Short answer: for most low-income parents, the real minimum child support payment in Australia is the fixed annual rate, not the “minimum rate.”
The terminology used by Services Australia is loose and often misunderstood. While the law contains multiple low-rate provisions, only one of them operates as the normal lower bound in real cases.
Quick reference (2026)
Fixed annual rate (usual minimum):
$1,825 per year per child (about $152 per month)
Minimum annual rate (rare and must be approved):
$551 per year
Calculated payment (shared care cases):
Any amount, including $0, depending on income and care levels
Real minimum for most parents: fixed annual rate
In practice, the fixed annual rate is the amount most people mean when they ask about the “minimum child support payment.”

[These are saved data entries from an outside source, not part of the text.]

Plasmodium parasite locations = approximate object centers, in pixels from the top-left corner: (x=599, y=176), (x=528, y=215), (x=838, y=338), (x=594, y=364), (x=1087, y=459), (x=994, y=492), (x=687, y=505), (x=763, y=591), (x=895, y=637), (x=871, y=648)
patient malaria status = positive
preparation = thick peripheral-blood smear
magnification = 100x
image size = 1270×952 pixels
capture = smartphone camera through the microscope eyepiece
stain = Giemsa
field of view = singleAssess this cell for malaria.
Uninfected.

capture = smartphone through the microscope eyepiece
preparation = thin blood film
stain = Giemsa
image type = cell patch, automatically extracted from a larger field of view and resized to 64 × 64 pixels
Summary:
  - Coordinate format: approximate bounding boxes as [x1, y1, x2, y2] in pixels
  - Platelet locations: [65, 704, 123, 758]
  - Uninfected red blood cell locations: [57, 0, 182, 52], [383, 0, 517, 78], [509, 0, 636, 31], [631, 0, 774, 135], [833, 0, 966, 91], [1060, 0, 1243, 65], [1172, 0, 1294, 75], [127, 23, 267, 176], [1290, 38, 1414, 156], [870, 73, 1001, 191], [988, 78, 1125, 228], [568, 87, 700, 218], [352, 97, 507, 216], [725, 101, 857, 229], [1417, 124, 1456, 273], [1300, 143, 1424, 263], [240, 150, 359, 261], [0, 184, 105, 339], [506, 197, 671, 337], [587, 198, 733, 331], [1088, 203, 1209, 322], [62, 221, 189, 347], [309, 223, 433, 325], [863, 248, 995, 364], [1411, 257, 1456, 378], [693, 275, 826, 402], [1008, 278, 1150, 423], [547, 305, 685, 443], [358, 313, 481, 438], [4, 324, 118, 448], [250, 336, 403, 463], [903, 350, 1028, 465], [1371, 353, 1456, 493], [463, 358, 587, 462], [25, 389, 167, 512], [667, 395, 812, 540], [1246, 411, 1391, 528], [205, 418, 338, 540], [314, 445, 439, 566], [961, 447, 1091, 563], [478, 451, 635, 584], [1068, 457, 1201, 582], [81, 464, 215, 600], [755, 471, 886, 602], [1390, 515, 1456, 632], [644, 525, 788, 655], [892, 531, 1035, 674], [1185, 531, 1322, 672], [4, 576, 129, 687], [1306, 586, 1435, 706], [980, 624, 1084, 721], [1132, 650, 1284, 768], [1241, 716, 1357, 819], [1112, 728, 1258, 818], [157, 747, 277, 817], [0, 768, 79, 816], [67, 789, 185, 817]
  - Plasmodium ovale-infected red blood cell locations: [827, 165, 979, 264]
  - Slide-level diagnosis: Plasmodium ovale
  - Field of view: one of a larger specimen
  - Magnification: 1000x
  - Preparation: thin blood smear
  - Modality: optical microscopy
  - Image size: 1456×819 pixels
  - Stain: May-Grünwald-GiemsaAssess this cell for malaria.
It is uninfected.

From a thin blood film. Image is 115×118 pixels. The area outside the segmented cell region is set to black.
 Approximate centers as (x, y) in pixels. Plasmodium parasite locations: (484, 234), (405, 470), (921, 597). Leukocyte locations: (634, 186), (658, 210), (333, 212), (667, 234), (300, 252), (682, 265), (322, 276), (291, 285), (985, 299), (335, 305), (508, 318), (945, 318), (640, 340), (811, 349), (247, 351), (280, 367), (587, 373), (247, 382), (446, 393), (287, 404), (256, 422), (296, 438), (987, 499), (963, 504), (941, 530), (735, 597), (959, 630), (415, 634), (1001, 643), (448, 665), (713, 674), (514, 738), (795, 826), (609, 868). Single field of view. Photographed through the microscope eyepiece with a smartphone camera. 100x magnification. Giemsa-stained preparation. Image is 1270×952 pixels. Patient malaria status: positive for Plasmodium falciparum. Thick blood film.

This rate applies per child and is charged to parents who:
- have a low taxable income or receive income support, and
- have less than shared care of the child.
Shared care is reached at 128 nights per year (35% care). Until that point, the fixed rate applies automatically in most low-income cases.
For this reason, the fixed annual rate functions as the normal lower bound of child support for low-income payers.
Minimum annual rate: technically lower, but rare
The minimum annual rate is technically the lowest rate in the legislation, but it is not the normal minimum.
To be assessed at this rate, all of the following must be true:
- the payer has a very low taxable income,
- the payer did not receive income support at any time during the year, and
- the payer successfully applies for an exemption using the prescribed form.
This is an important nuance. It is not enough to be “off benefits now.” If income support was received at any point during the relevant period, the minimum annual rate is generally unavailable. It is unusual for a person not to receive benefits but then go through an onerous process to receive a child support discount.
Because most genuinely low-income parents either receive income support or have received it recently, this rate applies only in unusual and tightly constrained situations.
When child support can be lower or nil
There is one broad situation where child support can fall below the fixed annual rate or reach $0.
This occurs when the payer has shared care or more (at least 128 nights per year).
Once shared care is reached:
- the fixed annual rate no longer applies, and
- child support is calculated under the normal formula.
In these cases, the result depends on the relative incomes of both parents and the exact care split. If incomes are similar, or the payer’s income is very low, the calculated amount can be small or nil.
This is not a special exemption. It is simply the formula operating once the fixed rate is ruled out by care levels.
Why the fixed rate is the number that matters
Although the law contains multiple low-rate mechanisms, only one applies broadly and predictably.
The minimum annual rate exists mainly as a discretionary exception. The fixed annual rate is what actually captures most low-income payers with limited care.
For this reason, when parents ask:
“What is the minimum child support payment in Australia?”
The correct, practical answer is:
The fixed annual rate per child, unless shared care applies.
Key takeaways
- The minimum annual rate is not the normal minimum.
- The fixed annual rate is the effective floor for most low-income payers.
- To go below the fixed rate, a payer usually needs shared care.
- Nil assessments are possible, but only through the normal formula once shared care is reached.